# SHORT PROBLEM
Rewrite the records from the first line through the line containing "1882 inches", putting "viewer" wherever "camera" appears and leaving everything else untouched.

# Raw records
::::::::::

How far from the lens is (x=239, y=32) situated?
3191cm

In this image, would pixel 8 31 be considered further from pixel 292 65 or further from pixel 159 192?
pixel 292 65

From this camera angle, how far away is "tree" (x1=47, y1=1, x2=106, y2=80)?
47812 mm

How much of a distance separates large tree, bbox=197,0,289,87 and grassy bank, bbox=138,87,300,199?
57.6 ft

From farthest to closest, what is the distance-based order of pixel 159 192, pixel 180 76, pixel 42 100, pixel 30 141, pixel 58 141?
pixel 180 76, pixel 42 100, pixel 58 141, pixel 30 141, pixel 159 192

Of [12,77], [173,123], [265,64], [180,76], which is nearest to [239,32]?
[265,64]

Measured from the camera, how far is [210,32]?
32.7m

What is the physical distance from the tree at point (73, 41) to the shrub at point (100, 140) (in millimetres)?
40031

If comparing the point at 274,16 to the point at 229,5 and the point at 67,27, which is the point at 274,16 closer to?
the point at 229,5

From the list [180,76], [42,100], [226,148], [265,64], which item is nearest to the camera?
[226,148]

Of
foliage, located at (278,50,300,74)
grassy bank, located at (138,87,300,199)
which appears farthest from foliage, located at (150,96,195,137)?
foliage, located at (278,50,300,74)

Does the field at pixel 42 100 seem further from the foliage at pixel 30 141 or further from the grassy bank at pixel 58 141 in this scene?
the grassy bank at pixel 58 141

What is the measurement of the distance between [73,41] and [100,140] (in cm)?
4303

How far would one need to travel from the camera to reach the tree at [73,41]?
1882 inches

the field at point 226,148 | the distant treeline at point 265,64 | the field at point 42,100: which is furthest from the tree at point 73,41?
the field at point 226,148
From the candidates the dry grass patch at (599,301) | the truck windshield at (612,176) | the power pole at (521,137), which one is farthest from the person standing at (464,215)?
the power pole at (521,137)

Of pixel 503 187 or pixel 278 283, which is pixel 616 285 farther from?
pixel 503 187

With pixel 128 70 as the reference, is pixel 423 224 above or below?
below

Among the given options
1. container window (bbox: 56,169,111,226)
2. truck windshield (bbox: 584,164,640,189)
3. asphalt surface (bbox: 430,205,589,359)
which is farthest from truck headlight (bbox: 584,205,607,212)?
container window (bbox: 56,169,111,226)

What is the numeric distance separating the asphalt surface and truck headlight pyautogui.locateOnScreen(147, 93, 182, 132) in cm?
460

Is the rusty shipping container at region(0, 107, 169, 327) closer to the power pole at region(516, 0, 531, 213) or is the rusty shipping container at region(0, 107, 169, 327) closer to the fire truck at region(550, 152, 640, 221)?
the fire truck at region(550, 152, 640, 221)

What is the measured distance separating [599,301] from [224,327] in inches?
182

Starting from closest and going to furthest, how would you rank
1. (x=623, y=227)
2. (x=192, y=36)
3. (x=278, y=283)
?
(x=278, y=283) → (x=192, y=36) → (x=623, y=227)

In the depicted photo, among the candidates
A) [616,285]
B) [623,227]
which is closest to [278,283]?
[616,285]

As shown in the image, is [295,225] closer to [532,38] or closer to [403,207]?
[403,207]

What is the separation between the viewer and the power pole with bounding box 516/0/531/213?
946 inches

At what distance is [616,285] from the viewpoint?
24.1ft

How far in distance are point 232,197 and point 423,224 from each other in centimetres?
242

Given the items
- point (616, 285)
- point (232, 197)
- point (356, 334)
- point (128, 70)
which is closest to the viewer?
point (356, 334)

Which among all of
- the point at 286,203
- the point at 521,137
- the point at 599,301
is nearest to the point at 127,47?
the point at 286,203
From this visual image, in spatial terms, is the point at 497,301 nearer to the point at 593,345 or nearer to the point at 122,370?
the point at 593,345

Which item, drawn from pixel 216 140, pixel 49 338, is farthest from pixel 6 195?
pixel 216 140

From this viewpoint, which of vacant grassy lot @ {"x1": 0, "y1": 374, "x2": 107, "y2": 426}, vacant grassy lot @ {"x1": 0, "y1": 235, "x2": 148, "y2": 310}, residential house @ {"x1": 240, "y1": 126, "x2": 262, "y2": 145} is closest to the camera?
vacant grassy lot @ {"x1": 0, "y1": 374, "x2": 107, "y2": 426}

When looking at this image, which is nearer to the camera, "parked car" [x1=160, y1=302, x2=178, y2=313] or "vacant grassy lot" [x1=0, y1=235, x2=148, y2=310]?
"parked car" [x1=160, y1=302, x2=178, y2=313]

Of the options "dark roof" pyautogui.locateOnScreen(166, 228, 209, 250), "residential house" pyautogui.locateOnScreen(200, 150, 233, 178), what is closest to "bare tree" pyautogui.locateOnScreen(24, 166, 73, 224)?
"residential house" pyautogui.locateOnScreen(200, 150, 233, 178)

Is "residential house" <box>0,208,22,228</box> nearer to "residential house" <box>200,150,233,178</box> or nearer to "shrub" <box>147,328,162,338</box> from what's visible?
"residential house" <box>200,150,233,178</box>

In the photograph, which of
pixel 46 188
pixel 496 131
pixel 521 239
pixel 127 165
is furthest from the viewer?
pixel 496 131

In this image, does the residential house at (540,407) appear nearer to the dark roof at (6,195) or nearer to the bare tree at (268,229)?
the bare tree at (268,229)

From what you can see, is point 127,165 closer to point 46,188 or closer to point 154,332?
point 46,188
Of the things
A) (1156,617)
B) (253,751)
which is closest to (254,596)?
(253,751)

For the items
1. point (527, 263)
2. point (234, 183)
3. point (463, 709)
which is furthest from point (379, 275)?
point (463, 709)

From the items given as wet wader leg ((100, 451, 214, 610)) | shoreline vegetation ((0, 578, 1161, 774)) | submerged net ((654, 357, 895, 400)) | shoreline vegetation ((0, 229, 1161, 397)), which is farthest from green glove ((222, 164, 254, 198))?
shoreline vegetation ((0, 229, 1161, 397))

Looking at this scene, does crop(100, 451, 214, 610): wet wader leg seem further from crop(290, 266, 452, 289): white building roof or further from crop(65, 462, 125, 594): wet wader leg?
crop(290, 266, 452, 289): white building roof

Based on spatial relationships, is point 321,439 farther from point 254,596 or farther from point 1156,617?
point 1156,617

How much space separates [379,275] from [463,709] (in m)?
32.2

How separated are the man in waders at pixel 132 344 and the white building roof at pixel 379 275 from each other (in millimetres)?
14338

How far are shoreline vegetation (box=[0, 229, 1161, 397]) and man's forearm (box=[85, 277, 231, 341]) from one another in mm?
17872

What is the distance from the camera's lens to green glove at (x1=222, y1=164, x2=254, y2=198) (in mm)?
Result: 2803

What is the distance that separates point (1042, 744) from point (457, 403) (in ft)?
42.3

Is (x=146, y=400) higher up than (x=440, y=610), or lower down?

::::::::::

# SOLVED EXERCISE
How far from the lens is (x=239, y=32) situated?
3191cm

In this image, would pixel 8 31 be considered further from pixel 292 65 or further from pixel 159 192?
pixel 292 65

From this viewer angle, how far away is "tree" (x1=47, y1=1, x2=106, y2=80)?
47812 mm

How much of a distance separates large tree, bbox=197,0,289,87 and grassy bank, bbox=138,87,300,199?
57.6 ft

From farthest to closest, what is the distance-based order of pixel 159 192, pixel 180 76, pixel 42 100, pixel 30 141, pixel 58 141?
pixel 180 76, pixel 42 100, pixel 58 141, pixel 30 141, pixel 159 192

Of [12,77], [173,123], [265,64], [180,76], which is nearest to [239,32]?
[265,64]

Measured from the viewer, how far is [210,32]?
32.7m

What is the physical distance from the tree at point (73, 41) to the shrub at point (100, 140) (in millimetres)?
40031

If comparing the point at 274,16 to the point at 229,5 and the point at 67,27, which is the point at 274,16 closer to?
the point at 229,5

From the list [180,76], [42,100], [226,148], [265,64], which item is nearest to the viewer?
[226,148]

Of
foliage, located at (278,50,300,74)
grassy bank, located at (138,87,300,199)
which appears farthest from foliage, located at (150,96,195,137)?
foliage, located at (278,50,300,74)

Does the field at pixel 42 100 seem further from the foliage at pixel 30 141 or further from the grassy bank at pixel 58 141 in this scene?
the grassy bank at pixel 58 141

What is the measurement of the distance between [73,41] and [100,140] (in cm)?
4303

How far would one need to travel from the viewer to reach the tree at [73,41]?
1882 inches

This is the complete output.